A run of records
◆ ◆ ◆

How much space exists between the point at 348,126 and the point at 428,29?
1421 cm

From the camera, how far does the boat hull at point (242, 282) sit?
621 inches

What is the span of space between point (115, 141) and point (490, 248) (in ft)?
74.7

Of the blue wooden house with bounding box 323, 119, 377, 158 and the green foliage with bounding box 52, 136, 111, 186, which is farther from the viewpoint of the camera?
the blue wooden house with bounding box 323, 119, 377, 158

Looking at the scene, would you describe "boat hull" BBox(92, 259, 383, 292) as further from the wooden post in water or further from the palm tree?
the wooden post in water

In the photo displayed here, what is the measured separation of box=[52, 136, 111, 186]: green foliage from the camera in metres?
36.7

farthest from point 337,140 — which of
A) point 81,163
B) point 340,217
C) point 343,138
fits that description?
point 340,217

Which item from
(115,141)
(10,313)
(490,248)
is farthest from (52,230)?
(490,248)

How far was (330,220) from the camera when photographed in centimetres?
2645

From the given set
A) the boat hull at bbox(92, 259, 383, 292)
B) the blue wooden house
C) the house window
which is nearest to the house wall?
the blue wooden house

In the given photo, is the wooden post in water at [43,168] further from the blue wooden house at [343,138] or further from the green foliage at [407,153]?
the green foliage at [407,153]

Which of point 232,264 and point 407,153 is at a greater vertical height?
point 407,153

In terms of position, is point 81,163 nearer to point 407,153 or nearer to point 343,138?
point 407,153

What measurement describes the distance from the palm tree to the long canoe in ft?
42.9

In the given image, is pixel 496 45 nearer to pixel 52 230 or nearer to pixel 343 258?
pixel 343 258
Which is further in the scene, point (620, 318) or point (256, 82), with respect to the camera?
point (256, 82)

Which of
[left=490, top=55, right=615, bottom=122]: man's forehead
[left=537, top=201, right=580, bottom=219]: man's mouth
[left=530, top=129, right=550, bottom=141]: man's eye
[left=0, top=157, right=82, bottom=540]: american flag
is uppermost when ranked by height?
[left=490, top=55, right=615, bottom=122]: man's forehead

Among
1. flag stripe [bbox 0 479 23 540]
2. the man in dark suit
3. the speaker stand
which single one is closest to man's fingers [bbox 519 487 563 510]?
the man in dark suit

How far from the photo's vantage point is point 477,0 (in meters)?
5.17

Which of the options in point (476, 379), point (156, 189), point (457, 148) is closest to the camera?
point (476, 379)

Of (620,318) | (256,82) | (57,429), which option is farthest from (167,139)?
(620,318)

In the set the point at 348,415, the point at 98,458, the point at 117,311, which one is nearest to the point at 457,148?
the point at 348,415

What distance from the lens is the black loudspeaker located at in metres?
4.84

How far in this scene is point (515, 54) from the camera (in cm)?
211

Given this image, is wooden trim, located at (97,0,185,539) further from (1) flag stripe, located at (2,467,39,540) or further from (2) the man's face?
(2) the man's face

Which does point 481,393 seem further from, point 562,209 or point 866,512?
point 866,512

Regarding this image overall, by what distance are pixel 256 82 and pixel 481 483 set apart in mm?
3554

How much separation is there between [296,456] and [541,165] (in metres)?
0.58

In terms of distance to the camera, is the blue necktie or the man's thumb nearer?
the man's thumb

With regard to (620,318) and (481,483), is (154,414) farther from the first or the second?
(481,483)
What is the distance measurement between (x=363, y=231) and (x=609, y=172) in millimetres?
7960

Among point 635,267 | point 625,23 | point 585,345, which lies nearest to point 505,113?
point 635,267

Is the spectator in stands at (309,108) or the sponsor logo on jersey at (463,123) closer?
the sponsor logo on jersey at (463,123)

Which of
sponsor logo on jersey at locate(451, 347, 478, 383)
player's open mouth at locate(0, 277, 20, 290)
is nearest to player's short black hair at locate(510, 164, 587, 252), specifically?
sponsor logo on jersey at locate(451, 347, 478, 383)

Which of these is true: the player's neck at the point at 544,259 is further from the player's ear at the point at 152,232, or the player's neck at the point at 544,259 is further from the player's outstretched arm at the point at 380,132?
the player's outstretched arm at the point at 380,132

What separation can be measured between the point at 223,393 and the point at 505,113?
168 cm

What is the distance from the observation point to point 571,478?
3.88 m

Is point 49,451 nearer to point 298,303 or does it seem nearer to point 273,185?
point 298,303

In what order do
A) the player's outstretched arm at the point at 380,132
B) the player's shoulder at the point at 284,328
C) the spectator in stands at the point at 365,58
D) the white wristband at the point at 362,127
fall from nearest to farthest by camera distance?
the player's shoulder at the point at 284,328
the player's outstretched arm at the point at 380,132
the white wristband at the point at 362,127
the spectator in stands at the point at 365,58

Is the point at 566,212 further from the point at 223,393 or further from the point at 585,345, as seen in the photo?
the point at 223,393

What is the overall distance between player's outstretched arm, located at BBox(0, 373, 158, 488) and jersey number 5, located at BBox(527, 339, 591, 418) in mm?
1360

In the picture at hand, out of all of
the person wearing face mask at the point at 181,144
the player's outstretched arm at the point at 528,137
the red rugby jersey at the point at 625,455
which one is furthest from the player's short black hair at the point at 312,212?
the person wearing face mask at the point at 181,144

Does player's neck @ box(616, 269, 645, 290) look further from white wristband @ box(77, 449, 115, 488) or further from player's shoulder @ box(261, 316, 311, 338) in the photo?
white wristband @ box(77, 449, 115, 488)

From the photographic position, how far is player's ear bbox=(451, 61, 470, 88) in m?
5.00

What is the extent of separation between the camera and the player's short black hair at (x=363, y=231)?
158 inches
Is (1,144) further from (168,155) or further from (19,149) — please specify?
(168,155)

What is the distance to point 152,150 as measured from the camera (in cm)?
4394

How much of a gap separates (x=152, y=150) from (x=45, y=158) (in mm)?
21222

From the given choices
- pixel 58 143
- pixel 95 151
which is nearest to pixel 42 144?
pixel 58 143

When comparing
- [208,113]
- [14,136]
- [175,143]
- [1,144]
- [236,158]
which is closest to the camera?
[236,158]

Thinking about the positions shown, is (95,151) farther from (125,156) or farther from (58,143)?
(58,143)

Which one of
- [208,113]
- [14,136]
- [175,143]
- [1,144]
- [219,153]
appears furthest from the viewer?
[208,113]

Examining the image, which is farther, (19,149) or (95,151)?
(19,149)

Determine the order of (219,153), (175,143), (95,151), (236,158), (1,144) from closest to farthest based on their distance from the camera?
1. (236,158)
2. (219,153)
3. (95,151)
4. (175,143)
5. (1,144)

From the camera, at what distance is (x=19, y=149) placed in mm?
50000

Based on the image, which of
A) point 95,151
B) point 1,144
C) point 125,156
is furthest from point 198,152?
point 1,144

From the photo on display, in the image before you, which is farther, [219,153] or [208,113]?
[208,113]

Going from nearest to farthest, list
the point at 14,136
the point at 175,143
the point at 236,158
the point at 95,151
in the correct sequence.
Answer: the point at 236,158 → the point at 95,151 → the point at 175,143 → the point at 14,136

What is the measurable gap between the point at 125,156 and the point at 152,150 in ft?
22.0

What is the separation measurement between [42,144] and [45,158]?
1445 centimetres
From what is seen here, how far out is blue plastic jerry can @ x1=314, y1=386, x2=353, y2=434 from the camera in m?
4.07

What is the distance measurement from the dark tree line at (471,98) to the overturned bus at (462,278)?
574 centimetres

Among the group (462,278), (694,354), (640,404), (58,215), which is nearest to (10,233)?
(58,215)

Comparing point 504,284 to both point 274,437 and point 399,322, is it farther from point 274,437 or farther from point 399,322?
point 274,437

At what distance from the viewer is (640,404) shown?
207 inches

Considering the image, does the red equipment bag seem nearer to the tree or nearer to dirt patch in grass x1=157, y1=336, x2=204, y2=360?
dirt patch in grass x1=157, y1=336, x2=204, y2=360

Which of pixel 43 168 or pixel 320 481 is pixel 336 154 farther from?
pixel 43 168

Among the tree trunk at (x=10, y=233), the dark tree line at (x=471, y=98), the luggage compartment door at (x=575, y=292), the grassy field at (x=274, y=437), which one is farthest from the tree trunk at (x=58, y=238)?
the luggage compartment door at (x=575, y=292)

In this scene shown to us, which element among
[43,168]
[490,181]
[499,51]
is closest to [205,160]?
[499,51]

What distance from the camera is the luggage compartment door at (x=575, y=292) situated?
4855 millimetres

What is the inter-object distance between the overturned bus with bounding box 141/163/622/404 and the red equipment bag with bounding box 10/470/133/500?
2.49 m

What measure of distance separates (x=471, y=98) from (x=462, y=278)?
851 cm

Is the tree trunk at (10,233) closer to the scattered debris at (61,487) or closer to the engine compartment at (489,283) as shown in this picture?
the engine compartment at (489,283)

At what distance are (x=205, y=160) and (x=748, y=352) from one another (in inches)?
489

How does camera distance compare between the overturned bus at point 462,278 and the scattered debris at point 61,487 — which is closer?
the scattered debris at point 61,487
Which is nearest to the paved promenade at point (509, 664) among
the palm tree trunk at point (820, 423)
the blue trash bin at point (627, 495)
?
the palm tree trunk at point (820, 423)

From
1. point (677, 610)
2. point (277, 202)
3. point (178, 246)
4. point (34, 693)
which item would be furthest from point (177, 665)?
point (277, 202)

◆ ◆ ◆

__Task prompt__.
Output only the lines running from the line with "At what distance are" through the final line of the data, inclusive.

__Reply__.
At what distance are (x=205, y=160) and (x=748, y=352) from one another (in inches)?
489

How does camera distance compare between the overturned bus at point 462,278 and the scattered debris at point 61,487 — which is closer?
the scattered debris at point 61,487
Which is nearest to the paved promenade at point (509, 664) among
the palm tree trunk at point (820, 423)
the blue trash bin at point (627, 495)
?
the palm tree trunk at point (820, 423)

From
1. point (677, 610)
2. point (277, 202)
3. point (178, 246)
4. point (34, 693)
which item would be furthest from point (177, 665)?
point (277, 202)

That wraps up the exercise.